───── Text passage
2.7. Evaluation of the Efficacy of Combined Phages and Carvacrol against Psa

The susceptibility of Psa strain SCJY02-1 to combinations of the phages and carvacrol at different concentrations was evaluated by measuring Psa growth (OD600) after the addition of different treatments at 27 °C every hour for 40 h. We evaluated each single phage and the cocktail in combination with 0 mg/mL, 0.5 mg/mL, 1.0 mg/mL or 2.0 mg/mL carvacrol. Psa without phage added was used as a control. Phage combined with varying concentrations of carvacrol was added to Psa inoculum at a MOI of 1 for experimental setups.
──────────
───── Input data
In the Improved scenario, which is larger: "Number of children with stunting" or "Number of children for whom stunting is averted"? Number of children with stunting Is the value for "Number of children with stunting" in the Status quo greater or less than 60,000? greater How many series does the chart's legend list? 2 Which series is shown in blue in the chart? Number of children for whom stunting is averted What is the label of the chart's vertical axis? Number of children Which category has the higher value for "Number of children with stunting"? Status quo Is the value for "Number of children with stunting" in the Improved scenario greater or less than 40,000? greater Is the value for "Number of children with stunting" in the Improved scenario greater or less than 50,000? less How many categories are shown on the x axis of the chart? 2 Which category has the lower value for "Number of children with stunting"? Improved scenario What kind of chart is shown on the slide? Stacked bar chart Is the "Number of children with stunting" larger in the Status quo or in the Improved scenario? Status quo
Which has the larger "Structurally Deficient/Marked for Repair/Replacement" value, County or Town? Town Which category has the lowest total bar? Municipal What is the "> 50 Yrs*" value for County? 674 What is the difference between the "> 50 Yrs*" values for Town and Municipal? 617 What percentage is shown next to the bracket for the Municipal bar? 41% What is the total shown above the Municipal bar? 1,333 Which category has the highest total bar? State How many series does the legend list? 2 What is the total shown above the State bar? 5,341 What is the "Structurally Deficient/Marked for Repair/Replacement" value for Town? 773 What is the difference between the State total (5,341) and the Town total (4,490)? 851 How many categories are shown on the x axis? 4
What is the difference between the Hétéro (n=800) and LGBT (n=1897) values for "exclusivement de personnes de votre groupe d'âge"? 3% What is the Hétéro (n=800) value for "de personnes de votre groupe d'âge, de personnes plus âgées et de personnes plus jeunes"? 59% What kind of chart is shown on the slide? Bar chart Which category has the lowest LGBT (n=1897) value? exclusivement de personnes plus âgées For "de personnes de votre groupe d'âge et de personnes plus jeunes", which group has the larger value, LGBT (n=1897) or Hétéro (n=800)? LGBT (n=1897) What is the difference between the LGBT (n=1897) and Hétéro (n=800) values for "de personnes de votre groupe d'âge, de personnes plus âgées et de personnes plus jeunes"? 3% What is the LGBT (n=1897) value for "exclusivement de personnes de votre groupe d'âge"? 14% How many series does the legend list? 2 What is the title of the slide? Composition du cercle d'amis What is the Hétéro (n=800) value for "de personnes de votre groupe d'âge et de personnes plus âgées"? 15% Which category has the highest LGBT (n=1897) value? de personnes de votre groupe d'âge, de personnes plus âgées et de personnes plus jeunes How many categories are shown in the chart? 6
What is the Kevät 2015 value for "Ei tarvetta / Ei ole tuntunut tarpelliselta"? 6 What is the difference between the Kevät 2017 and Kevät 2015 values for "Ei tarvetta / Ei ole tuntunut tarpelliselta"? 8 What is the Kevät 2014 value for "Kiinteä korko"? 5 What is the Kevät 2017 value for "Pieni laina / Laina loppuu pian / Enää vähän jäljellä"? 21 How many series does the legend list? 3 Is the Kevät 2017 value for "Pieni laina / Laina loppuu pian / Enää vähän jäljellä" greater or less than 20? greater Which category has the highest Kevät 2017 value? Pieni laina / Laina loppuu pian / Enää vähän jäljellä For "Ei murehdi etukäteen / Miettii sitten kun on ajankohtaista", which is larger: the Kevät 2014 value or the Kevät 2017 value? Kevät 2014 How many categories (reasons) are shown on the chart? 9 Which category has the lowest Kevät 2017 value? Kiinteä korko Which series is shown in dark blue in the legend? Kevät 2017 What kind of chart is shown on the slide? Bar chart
──────────
● Exercise goal: Carry on the passage on combining phages and carvacrol against Psa, starting with the sentence that would follow its last one.

● Response area:
To determine the inactivation of Psa strain SCJY02-1 by the phages and carvacrol, a Psa culture (final concentration of 109 CFU/mL) was mixed with phages (final concentration of 1 × 109 PFU/mL) and carvacrol (final concentration of 2.0 mg/mL) and incubated at 27 °C. Samples were collected at 0 h, 4 h, 8 h, 12 h, 16 h, 20 h, 24 h, 28 h, 32 h, 36 h and 40 h of incubation, and the bacterial concentration after incubation in NA at 27 °C for 48 h was determined by the colony count method. According to the results presented in Section 3.4, PN05 was more effective than PN09 at inhibiting Psa growth. Therefore, we evaluated PN05 or phage cocktail in combination with 2.0 mg/mL carvacrol. The following five treatments were used: (1) PN05, (2) phage cocktail, (3) carvacrol alone, (4) PN05 + carvacrol, and (5) phage cocktail + carvacrol. Psa culture without phage and carvacrol added was used as a control. For each condition three independent assays were done, with two technical replicates per assay.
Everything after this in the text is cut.